--- Source data Enclosed Below ---

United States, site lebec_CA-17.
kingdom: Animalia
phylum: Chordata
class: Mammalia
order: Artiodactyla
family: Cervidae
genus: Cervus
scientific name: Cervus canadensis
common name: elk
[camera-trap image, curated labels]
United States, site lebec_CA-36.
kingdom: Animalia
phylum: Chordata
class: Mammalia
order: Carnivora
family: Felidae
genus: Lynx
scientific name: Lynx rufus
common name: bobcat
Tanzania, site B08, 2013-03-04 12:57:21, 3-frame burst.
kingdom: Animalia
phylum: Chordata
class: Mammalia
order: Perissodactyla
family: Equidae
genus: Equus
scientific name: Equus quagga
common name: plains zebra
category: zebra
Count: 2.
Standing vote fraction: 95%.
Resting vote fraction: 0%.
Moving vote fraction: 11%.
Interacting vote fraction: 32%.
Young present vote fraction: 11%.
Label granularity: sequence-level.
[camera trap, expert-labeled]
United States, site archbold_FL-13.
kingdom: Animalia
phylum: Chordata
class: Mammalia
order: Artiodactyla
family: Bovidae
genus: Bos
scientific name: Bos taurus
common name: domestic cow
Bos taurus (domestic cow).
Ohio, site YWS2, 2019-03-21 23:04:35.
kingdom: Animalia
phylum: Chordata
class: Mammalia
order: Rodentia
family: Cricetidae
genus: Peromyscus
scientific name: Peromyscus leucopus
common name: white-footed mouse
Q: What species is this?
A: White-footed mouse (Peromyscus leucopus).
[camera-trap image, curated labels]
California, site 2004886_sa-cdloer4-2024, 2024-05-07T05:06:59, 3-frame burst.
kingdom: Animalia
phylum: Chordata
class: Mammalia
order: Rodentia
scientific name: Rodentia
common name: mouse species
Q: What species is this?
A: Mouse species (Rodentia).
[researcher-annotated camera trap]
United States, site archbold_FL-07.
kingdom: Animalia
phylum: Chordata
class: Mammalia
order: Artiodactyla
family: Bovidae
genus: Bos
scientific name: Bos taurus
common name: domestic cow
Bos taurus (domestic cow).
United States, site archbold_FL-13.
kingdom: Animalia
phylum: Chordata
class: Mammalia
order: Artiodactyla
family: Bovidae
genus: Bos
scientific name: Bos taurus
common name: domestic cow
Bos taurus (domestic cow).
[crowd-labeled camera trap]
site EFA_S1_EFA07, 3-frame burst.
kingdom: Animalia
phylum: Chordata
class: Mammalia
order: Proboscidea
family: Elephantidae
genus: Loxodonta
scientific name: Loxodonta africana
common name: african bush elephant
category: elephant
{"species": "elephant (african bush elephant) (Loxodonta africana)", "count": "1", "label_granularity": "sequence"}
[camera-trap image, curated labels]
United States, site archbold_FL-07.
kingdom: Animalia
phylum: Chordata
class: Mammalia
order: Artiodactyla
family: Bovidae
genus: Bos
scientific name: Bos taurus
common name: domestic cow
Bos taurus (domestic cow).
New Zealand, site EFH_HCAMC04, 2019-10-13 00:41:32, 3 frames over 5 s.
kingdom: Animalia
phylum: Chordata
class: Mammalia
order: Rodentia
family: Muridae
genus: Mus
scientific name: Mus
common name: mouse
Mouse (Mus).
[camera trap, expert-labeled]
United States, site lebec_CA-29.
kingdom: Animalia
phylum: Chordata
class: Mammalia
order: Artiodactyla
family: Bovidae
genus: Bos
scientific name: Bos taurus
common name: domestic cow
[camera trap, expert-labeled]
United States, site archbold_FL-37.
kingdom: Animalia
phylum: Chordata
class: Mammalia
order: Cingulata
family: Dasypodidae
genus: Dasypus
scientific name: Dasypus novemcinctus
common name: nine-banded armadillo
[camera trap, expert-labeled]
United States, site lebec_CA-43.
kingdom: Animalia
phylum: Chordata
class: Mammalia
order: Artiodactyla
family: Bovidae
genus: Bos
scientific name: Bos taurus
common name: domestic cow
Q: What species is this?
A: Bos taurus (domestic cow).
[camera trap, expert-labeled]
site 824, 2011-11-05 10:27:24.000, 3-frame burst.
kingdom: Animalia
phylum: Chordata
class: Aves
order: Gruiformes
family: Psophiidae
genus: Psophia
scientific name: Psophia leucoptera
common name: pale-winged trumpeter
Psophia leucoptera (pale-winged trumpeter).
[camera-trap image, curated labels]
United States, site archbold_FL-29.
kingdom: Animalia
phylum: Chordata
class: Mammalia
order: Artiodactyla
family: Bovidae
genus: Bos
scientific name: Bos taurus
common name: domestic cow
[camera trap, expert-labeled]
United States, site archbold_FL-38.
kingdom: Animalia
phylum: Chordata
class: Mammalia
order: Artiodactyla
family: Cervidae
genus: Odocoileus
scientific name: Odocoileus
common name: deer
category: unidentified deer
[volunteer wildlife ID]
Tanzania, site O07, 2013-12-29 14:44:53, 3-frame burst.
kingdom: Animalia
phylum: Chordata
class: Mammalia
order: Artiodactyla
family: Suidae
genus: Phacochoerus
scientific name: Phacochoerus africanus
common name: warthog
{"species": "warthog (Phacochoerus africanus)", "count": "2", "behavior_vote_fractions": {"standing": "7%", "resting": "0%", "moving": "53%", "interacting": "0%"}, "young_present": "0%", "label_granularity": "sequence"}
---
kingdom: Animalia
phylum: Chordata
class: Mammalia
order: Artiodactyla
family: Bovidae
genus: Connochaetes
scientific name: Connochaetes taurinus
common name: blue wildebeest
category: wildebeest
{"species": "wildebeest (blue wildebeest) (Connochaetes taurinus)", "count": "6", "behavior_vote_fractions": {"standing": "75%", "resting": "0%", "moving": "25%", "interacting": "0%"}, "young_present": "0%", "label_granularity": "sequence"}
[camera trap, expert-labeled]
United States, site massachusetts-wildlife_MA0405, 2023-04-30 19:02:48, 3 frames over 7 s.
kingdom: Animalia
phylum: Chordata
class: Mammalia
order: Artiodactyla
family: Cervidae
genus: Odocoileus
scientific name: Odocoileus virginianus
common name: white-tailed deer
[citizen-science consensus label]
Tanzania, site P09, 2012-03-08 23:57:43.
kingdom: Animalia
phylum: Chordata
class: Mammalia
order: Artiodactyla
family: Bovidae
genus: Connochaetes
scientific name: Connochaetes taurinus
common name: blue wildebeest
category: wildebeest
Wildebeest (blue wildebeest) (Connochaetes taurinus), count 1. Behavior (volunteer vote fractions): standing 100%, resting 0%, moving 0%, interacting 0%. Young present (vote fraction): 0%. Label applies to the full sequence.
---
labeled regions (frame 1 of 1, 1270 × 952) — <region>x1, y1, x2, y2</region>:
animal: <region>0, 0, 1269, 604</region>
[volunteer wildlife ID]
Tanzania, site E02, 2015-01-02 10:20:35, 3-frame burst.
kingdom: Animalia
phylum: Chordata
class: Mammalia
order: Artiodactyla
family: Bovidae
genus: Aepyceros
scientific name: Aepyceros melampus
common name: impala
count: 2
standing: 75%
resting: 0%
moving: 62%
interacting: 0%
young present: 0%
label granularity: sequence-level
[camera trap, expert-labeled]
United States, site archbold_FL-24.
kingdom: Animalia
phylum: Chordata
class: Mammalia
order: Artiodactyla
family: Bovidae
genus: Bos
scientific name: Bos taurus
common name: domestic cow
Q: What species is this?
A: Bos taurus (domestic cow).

--- End of Enclosed Source data ---

Among the entries, how many lines include the word "africanus"? Give only the number.

2